Le 31 août 2025, s’ouvrait à Tianjin, en Chine, le sommet de l’Organisation de coopération de Shanghai (OCS). La photo de famille est éloquente : Chine, Russie, Inde, Iran, Pakistan, les « -istan » d’Asie centrale… et désormais la Biélorussie — dix membres couvrant presque toute l’Eurasie. Poutine et Modi sont bien là, signe que la plateforme reste utile malgré les rivalités internes.
L’OCS n’est pas qu’un club diplomatique : c’est un espace où se négocient sécurité régionale, corridors énergétiques, normes techniques et coopérations industrielles, sur fond de guerre des tarifs et de sanctions. Son agenda mêle sécurité, la Structure antiterroriste régionale (RATS), commerce et connectivité — autant de sujets qui façonnent des chaînes de valeur alternatives.
Le RATS, organe permanent de l’OCS basé à Tachkent, a pour mission de coordonner la lutte des États membres contre les « trois fléaux »: terrorisme, séparatisme, extrémisme. Concrètement, cela signifie : partage de renseignements, listes communes d’individus et d’organisations, exercices conjoints, coopération judiciaire et, de plus en plus, cybersécurité.
Dans un monde qui change, l’OCS s’affirme avec un volet “opérationnel” (non comparable à l’OTAN) et un cadre pour harmoniser pratiques et narratifs sécuritaires en Eurasie — et au-delà.
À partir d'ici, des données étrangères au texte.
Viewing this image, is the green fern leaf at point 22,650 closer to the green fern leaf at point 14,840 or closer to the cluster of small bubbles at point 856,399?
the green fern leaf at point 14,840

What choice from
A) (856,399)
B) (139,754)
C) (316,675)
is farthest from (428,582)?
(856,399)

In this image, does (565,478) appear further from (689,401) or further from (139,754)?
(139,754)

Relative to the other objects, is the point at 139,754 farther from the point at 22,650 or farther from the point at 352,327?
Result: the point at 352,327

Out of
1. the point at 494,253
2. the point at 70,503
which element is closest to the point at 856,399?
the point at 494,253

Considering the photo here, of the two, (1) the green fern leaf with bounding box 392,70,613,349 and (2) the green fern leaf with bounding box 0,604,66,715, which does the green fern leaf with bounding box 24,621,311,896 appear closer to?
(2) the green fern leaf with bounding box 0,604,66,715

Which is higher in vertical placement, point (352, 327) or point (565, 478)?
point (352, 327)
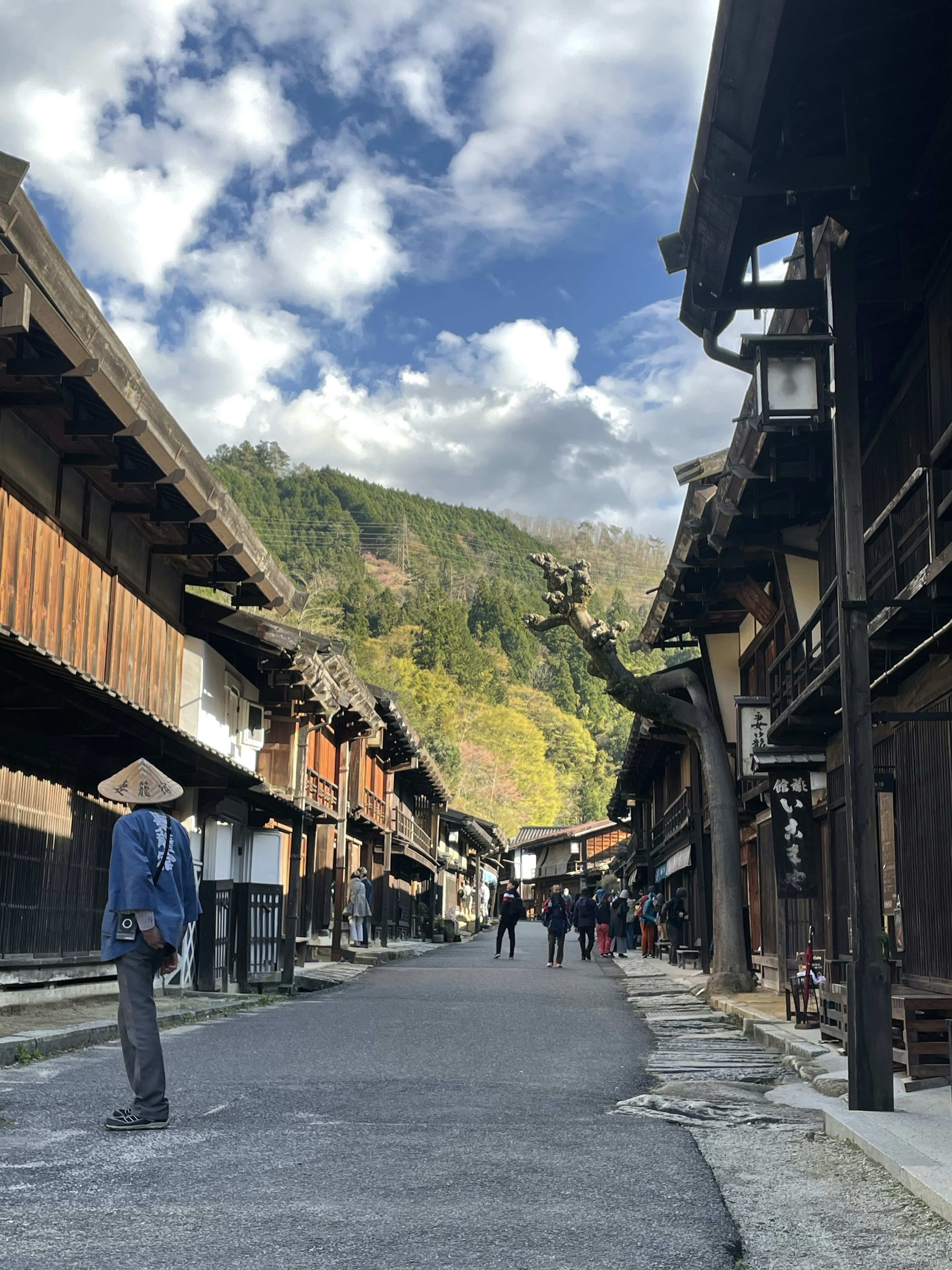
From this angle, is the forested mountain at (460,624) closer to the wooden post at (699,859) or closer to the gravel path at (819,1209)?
the wooden post at (699,859)

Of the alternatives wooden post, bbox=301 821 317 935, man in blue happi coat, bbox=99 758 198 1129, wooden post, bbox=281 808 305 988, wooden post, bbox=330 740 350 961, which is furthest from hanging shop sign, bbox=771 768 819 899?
wooden post, bbox=301 821 317 935

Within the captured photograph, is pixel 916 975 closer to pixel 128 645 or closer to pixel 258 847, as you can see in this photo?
pixel 128 645

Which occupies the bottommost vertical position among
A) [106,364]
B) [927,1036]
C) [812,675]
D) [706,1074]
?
[706,1074]

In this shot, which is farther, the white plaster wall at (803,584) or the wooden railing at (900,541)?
the white plaster wall at (803,584)

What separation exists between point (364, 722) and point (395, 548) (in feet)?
386

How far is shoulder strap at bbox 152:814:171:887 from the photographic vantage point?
23.2 ft

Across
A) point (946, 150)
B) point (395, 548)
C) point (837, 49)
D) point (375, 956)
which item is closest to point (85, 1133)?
point (837, 49)

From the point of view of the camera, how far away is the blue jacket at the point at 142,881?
6.98 metres

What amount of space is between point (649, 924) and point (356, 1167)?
31778 mm

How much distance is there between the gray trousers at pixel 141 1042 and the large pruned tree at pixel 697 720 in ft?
37.9

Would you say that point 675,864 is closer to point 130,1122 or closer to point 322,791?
point 322,791

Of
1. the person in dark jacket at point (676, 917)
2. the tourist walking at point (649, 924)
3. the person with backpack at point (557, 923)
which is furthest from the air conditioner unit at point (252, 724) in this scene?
the tourist walking at point (649, 924)

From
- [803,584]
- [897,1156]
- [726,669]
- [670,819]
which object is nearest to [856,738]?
[897,1156]

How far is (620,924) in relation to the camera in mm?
37656
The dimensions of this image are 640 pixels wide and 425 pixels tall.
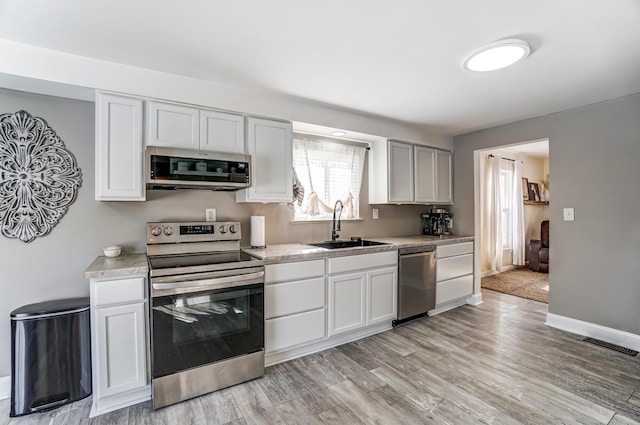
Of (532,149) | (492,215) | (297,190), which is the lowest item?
(492,215)

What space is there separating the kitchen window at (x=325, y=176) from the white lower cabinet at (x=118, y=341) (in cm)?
169

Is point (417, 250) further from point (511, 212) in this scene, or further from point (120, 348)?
point (511, 212)

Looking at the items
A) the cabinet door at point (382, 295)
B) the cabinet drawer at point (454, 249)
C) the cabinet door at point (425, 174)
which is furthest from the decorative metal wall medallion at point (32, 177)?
the cabinet drawer at point (454, 249)

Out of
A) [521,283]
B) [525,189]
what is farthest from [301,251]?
[525,189]

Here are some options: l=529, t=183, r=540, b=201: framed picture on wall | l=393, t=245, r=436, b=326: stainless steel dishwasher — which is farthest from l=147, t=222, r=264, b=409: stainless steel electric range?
l=529, t=183, r=540, b=201: framed picture on wall

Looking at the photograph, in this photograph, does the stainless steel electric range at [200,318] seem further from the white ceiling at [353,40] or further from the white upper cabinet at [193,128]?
the white ceiling at [353,40]

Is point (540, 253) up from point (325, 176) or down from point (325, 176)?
down

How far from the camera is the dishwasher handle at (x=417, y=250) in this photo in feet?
10.5

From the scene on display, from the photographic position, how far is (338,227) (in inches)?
137

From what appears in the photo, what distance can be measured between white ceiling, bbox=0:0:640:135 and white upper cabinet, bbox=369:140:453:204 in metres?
1.04

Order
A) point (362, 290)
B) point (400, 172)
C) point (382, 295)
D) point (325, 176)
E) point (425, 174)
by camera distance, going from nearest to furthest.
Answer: point (362, 290)
point (382, 295)
point (325, 176)
point (400, 172)
point (425, 174)

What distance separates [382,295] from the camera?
120 inches

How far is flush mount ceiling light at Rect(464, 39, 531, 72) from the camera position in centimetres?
184

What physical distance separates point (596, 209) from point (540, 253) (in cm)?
291
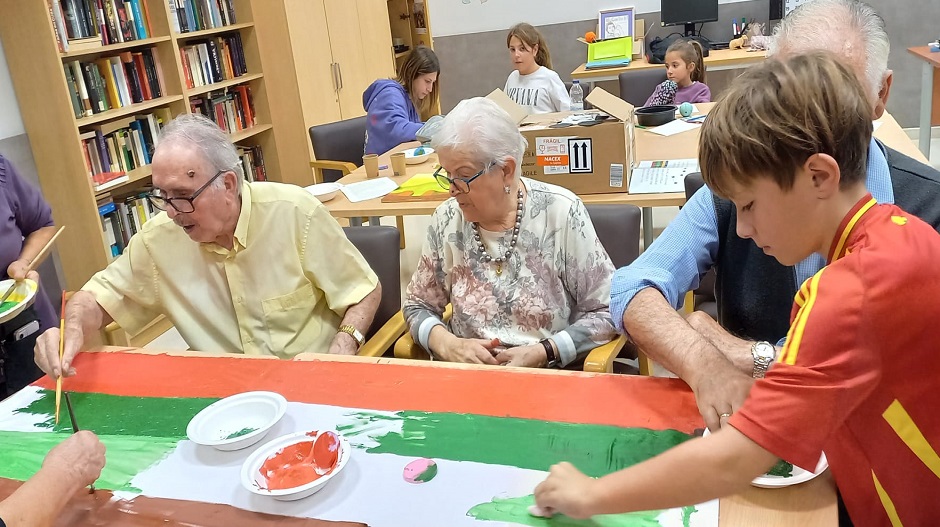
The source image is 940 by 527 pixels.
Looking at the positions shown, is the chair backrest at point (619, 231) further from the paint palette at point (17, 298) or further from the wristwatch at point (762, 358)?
the paint palette at point (17, 298)

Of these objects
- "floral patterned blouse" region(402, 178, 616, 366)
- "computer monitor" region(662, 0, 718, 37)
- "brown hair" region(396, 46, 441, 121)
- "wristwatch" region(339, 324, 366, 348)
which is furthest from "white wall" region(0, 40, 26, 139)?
"computer monitor" region(662, 0, 718, 37)

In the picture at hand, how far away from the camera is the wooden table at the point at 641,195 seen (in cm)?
266

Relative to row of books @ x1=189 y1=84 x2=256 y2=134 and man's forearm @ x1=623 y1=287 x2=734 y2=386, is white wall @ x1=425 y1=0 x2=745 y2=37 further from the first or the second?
man's forearm @ x1=623 y1=287 x2=734 y2=386

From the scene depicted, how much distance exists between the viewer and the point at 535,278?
6.14ft

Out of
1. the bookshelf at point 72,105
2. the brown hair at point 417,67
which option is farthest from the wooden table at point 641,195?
the bookshelf at point 72,105

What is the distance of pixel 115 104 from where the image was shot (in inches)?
153

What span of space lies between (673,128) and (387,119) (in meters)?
1.55

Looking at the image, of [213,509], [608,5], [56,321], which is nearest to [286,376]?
[213,509]

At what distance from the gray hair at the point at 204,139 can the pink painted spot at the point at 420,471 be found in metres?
0.98

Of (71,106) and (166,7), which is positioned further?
(166,7)

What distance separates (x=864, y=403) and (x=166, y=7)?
164 inches

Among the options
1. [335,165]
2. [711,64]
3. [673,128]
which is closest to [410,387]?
[673,128]

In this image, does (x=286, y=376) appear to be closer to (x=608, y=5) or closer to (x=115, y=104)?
(x=115, y=104)

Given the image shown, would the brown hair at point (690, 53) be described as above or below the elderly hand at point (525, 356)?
above
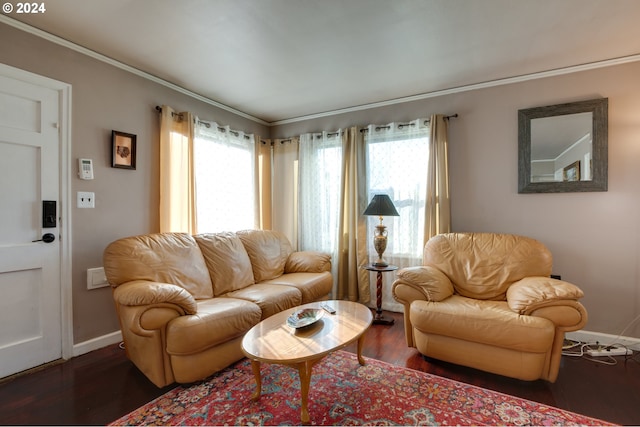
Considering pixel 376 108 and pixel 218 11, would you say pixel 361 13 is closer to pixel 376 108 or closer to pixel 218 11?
pixel 218 11

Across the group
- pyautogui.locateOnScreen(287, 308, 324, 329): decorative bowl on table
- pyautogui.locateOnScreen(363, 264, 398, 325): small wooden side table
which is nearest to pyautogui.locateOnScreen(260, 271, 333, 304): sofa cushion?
pyautogui.locateOnScreen(363, 264, 398, 325): small wooden side table

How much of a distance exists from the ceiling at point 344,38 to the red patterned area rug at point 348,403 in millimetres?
2460

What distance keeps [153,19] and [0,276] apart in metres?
2.07

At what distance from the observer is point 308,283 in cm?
300

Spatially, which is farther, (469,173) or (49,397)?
(469,173)

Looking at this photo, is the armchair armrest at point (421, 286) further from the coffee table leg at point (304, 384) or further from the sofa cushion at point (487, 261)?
the coffee table leg at point (304, 384)

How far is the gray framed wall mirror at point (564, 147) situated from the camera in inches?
104

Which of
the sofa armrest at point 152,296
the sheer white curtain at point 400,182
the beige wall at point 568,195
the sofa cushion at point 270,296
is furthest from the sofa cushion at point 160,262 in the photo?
the beige wall at point 568,195

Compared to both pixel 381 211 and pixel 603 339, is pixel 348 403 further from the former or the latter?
pixel 603 339

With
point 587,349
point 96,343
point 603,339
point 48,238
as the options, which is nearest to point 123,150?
point 48,238

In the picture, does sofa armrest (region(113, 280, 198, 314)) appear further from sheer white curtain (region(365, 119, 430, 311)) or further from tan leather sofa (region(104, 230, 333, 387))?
sheer white curtain (region(365, 119, 430, 311))

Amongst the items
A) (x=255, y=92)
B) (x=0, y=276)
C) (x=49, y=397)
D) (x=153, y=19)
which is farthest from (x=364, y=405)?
(x=255, y=92)

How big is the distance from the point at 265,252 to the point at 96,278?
1536mm

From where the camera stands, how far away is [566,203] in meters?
2.77
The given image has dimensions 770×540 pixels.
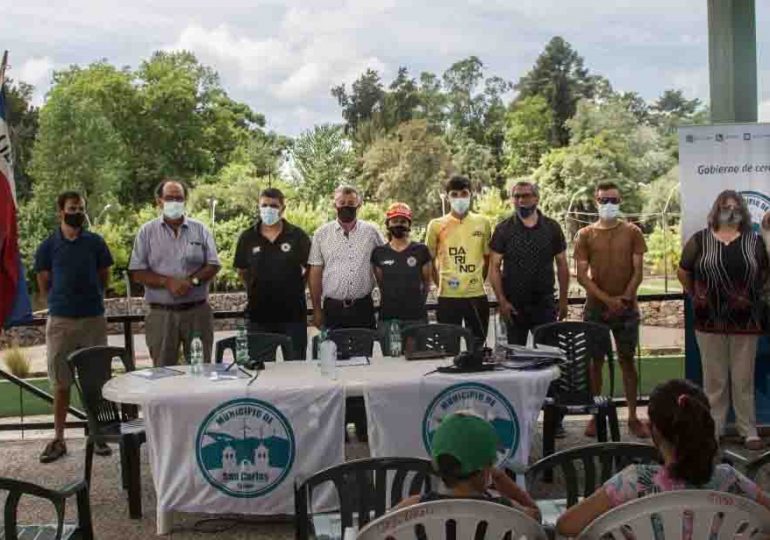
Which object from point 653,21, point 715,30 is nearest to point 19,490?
point 715,30

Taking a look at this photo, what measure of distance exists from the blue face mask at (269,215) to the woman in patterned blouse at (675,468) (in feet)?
13.4

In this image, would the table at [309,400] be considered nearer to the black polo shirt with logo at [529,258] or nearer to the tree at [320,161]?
the black polo shirt with logo at [529,258]

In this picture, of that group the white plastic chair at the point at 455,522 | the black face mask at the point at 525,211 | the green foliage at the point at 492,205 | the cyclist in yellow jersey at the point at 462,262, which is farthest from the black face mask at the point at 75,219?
the green foliage at the point at 492,205

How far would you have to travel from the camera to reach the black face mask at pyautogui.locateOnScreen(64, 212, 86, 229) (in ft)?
19.9

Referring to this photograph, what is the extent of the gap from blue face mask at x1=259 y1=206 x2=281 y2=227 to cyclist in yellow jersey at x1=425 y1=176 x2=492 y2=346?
3.58 ft

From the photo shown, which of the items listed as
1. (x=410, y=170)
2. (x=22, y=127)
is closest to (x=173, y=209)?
(x=410, y=170)

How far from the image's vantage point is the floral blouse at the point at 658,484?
8.04 feet

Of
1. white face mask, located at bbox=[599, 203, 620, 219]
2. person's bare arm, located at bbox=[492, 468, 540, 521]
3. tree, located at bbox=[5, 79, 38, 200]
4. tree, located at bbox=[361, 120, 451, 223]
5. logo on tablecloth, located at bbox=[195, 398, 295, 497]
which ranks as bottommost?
logo on tablecloth, located at bbox=[195, 398, 295, 497]

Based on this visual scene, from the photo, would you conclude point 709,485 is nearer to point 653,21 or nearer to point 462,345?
point 462,345

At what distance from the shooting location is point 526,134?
33.4 m

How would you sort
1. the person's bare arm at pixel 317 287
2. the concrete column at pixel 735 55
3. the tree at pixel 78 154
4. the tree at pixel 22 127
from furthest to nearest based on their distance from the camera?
the tree at pixel 22 127, the tree at pixel 78 154, the concrete column at pixel 735 55, the person's bare arm at pixel 317 287

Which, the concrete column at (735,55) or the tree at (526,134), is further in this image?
the tree at (526,134)

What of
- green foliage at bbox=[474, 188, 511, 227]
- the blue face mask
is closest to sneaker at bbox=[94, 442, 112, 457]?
the blue face mask

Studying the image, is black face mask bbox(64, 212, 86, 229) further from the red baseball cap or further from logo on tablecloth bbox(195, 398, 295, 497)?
logo on tablecloth bbox(195, 398, 295, 497)
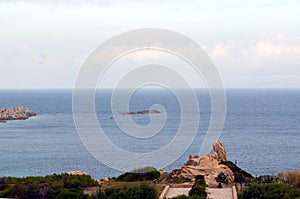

Rappelons que l’organisation s’est élargie deux années de suite : l’Iran en 2023, puis la Biélorussie en 2024, à Astana. Ce n’est pas anodin.
Pendant que Paris tourne en rond sur des arbitrages budgétaires et se contemple le nombril, à Tianjin s’écrit un autre récit : celui d’un monde multipolaire où l’Europe est bien loin, trop loin pour exister.
Mercredi 3 septembre 2025. Nouvelle photo “magnifique” : Vladimir Poutine, Xi Jinping et Kim Jong-un. La Russie et la Corée du Nord encadrent l’Empire du Milieu — la Chine, ou, si vous préférez, la Chine comme Empire du Milieu, encadrée par son premier cercle de vassaux. Oui, le monde change. Oui, il change, et loin de là, sans l’Occident. Et cela vous surprend ? Xi a martelé : « La renaissance de la nation chinoise est inarrêtable » (discours du 3/09/25). Qu’est-ce que vous n’avez pas compris ?
Et comme certains ne semblent toujours pas comprendre, je rajoute : cette démonstration de force (parce que c’est bien de cela qu’il s’agit) marque le 80ᵉ anniversaire de la capitulation du Japon et de la fin de la Seconde Guerre mondiale se tient sur la Place Tian’anmen, un lieu lourdement chargé d’histoire où, en 1989, ce déroula le massacre de manifestants pro-démocratie. Inscrire un tel spectacle à cet endroit, en pleine commémoration du 80ᵉ anniversaire de la fin de la Seconde Guerre mondiale, envoie un message clair : la Chine impose son récit militaire et politique, tourné résolument vers l’affirmation de puissance et la revanche sur le siècle d’humiliation que l’Occident lui a fait subir. En d’autres termes, Winnie l’Ourson* vous fait un pied de nez.
* en référence à une pseudo ressemblance entre Xi Jinping et Winnie l’Ourson, publié en 2013 lors de la visite de Xi auprès du président américain Barack Obama aux États‑Unis. Une photographie des deux hommes marchant côte à côte a immédiatement fait penser aux personnages de Winnie l’ourson et Tigrou, une analogie moqueuse largement partagée sur les réseaux sociaux chinois et censurée depuis par Pékin.